As the Scrum Guide says “Product Backlog refinement is the act of breaking down and further defining Product Backlog items into smaller more precise items. This is an ongoing activity to add details, such as a description, order, and size. Attributes often vary with the domain of work.”

  • Sufficient time has been taken into account for Refinement. If helpful, dedicated time block(s) have been planned
  • The PO has invited any required stakeholders and has an agenda which mainly consists of a prioritized list of features and stories to be refined in this session. There should be a healthy mix of planning horizons: next sprint, sprints close by, and future.
  • The PO has prepared the features and stories to be refined. They have been pre-discussed with stakeholders for value and checked if they fit the why, vision, and objectives. It helps to already think in terms of how it can be demonstrated/verified (Behavior / test driven, acceptance criteria).

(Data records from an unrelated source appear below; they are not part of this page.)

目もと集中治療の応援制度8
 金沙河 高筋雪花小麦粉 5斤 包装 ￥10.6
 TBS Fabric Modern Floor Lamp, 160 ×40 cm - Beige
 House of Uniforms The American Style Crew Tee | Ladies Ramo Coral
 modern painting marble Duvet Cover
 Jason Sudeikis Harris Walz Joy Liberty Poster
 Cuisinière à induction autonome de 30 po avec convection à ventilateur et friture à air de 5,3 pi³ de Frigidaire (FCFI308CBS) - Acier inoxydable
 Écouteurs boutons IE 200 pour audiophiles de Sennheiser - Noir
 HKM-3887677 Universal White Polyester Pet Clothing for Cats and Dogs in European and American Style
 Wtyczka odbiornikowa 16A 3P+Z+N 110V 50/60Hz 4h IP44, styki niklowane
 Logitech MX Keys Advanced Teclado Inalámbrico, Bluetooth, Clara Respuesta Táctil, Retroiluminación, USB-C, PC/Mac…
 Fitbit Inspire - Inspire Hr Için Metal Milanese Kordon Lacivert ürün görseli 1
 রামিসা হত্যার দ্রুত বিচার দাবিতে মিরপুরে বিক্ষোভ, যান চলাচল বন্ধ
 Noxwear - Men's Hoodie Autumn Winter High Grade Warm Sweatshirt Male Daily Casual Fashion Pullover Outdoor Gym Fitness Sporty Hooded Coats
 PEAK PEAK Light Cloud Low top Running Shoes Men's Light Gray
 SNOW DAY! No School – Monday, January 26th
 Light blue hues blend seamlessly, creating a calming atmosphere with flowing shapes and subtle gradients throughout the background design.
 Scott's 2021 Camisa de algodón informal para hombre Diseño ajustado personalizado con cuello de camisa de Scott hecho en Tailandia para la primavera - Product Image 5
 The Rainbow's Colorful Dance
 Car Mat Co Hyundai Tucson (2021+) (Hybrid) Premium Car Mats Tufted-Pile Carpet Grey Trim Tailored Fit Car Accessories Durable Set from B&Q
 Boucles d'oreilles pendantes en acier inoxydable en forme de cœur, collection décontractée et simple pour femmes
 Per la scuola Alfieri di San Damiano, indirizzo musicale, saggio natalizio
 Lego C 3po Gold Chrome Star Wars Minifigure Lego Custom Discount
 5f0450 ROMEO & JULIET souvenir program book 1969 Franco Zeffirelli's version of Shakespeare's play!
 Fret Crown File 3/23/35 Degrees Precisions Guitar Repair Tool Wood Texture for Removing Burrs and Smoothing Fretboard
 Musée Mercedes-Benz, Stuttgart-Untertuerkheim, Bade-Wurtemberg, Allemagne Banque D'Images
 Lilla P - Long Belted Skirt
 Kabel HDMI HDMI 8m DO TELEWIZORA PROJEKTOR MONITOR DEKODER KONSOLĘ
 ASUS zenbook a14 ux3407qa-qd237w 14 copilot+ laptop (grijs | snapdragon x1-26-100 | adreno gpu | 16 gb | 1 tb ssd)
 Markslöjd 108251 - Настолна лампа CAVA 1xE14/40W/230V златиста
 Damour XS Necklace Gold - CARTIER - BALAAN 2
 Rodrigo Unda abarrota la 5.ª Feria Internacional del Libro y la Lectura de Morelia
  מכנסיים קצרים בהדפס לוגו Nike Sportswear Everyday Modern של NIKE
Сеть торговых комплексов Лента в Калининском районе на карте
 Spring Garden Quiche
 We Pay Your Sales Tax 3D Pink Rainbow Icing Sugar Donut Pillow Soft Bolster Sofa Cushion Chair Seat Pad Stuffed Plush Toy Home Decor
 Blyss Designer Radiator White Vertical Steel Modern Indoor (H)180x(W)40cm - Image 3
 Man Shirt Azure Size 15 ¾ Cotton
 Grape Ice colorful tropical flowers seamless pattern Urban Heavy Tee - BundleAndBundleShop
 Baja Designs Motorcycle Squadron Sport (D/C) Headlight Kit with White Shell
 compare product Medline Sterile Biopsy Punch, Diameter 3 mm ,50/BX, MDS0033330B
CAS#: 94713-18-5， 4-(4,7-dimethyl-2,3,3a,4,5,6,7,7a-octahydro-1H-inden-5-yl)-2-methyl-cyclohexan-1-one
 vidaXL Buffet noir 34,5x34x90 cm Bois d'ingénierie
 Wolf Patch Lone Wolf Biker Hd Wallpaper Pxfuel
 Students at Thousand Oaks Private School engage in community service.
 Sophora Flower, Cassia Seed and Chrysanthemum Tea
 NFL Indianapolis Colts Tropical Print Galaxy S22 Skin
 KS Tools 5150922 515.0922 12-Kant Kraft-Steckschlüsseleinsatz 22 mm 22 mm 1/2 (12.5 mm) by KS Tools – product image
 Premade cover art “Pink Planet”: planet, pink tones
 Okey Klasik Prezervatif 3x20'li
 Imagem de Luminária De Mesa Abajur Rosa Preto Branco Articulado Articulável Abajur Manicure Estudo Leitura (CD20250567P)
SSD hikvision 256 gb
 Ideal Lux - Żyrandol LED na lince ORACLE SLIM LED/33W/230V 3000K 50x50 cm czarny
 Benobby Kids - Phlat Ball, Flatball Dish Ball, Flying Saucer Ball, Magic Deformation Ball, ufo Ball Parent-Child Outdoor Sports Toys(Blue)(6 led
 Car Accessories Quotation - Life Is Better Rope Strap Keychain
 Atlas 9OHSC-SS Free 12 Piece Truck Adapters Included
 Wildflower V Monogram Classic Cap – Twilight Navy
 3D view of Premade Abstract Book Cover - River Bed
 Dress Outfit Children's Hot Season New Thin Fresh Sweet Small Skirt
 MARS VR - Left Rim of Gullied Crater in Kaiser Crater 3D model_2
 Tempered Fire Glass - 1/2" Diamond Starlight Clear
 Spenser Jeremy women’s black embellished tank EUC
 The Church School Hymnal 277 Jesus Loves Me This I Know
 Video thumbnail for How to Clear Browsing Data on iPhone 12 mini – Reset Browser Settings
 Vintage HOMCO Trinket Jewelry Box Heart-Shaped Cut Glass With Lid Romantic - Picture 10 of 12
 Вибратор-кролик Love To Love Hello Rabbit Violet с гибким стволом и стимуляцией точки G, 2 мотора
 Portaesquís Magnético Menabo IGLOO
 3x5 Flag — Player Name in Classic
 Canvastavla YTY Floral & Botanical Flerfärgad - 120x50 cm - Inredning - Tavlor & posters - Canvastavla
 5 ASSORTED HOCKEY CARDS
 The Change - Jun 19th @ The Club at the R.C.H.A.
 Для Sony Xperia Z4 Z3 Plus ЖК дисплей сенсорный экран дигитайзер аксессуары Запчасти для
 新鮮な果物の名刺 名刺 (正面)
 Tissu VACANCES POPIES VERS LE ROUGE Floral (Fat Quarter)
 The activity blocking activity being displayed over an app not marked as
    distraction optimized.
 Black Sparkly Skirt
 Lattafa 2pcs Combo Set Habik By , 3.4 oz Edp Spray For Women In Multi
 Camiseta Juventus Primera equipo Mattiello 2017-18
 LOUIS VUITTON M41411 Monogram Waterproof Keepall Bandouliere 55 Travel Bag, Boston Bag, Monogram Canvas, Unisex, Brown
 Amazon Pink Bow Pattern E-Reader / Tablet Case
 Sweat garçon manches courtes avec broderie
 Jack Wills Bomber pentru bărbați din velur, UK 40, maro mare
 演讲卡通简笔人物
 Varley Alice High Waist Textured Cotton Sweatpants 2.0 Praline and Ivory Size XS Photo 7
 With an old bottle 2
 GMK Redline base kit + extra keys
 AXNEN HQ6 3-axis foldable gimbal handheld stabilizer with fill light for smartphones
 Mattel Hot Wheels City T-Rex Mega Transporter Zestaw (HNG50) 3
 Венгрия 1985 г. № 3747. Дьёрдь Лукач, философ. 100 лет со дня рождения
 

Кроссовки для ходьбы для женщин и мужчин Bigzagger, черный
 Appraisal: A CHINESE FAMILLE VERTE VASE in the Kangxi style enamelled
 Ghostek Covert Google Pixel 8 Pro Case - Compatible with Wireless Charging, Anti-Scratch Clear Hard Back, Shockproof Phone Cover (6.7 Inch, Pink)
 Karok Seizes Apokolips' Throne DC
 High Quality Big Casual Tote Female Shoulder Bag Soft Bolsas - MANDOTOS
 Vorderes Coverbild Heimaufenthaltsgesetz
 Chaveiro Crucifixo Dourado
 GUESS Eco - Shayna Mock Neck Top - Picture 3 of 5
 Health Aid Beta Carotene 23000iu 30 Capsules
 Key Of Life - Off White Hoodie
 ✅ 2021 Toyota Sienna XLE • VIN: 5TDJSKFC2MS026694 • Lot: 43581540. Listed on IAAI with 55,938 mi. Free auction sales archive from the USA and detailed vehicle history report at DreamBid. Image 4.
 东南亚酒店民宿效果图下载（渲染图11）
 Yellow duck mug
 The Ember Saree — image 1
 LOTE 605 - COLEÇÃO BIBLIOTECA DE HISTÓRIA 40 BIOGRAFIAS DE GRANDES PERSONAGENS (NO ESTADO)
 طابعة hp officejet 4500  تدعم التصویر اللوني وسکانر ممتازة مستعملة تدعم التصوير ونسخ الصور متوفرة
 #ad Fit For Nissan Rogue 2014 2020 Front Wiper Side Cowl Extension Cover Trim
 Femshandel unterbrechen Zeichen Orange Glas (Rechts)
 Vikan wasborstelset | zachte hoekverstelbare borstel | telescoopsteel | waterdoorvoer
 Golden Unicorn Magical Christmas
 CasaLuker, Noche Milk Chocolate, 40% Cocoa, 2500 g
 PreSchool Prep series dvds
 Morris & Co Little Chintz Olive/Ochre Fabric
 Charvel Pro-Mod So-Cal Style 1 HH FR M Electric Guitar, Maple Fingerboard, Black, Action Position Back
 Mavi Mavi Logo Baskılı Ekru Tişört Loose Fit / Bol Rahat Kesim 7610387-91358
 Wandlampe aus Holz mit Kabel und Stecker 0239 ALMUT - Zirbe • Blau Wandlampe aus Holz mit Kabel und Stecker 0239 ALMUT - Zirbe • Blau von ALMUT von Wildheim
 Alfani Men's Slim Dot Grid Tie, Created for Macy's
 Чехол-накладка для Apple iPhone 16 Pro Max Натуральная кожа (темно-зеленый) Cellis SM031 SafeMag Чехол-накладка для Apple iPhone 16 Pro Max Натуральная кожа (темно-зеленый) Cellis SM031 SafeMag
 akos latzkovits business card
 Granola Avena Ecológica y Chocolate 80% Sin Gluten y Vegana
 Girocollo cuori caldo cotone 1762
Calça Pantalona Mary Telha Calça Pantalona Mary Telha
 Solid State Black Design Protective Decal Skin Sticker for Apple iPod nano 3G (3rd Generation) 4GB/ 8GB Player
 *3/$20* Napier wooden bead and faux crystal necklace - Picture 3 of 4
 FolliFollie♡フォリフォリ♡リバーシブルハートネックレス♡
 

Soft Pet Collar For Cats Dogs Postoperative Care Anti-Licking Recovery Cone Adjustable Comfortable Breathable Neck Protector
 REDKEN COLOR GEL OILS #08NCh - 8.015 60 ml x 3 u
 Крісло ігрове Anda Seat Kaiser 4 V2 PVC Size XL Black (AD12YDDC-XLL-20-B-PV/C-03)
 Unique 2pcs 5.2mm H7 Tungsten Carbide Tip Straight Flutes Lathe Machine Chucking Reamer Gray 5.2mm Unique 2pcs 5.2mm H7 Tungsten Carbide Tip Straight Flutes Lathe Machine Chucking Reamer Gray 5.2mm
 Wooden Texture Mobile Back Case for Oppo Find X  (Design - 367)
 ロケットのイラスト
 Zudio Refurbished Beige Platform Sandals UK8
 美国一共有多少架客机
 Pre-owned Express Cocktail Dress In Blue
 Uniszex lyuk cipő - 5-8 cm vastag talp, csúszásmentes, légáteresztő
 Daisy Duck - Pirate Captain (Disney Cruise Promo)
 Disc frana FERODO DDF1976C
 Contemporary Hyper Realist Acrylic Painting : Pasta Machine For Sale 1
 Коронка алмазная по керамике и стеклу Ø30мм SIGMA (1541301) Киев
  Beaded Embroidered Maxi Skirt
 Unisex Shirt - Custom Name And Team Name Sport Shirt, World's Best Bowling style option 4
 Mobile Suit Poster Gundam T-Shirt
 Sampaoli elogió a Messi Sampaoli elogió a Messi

  • During the event, features and stories are being clarified, further discussed and detailed, split/sliced (if needed), and estimated on effort. Clarity, details and accuracy of effort grow with each refinement until the team agrees it is ready to be planned, and may need to be revised if circumstances (like stakeholder needs) change. It helps to use a template.
  • Exceptionally, ‘spikes’ are defined (a quick investigation, analysis, test. …). For example, when specific competences are required the team does not (yet) have, technical risks / uncertainties, dependencies outside the team, etc.